── Provided data ──

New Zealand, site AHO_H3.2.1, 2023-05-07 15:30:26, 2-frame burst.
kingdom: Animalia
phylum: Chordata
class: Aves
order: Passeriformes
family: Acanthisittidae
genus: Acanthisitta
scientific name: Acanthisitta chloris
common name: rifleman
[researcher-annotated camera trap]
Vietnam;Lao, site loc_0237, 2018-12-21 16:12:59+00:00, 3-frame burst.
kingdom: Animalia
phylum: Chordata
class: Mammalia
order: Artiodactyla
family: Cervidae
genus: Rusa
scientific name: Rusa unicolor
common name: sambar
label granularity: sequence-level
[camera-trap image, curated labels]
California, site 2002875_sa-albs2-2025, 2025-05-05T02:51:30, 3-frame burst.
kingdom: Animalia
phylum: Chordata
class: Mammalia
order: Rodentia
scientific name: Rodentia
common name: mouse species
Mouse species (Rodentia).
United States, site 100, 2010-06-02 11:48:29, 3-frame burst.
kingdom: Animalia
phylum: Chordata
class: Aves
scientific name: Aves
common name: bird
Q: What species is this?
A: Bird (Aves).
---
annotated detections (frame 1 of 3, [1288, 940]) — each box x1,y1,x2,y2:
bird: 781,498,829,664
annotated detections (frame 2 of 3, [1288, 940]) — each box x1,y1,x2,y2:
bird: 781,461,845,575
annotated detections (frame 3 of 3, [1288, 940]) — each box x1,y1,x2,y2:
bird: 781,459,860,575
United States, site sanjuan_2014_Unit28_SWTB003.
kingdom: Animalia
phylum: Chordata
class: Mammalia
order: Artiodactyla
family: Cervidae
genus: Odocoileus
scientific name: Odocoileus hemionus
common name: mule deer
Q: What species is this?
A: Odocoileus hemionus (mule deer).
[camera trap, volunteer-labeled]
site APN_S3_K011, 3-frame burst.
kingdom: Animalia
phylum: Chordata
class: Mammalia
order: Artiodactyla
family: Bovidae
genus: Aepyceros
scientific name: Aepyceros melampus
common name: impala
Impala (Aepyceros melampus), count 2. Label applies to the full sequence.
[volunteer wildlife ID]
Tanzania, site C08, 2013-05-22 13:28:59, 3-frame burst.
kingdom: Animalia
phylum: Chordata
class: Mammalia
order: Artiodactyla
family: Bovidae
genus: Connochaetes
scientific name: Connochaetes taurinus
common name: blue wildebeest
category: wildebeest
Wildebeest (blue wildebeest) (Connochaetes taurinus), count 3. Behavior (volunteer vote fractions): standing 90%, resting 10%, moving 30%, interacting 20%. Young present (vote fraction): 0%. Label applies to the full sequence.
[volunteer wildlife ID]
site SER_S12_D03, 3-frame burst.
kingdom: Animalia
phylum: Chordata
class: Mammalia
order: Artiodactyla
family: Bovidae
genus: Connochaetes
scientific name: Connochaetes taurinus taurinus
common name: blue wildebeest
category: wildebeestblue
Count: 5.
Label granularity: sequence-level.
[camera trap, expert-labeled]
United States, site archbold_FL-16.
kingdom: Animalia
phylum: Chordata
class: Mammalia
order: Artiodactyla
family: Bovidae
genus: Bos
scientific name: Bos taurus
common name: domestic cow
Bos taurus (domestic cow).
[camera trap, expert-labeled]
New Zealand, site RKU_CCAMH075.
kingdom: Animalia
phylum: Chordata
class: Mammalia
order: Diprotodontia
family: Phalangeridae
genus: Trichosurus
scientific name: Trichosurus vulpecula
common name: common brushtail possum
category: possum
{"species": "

───

◆ **Your instructions**: Read the listing above, then copy every line that includes the string "camera".

◆ **Solution to the exercise**:
[researcher-annotated camera trap]
[camera-trap image, curated labels]
[camera trap, volunteer-labeled]
[camera trap, expert-labeled]
[camera trap, expert-labeled]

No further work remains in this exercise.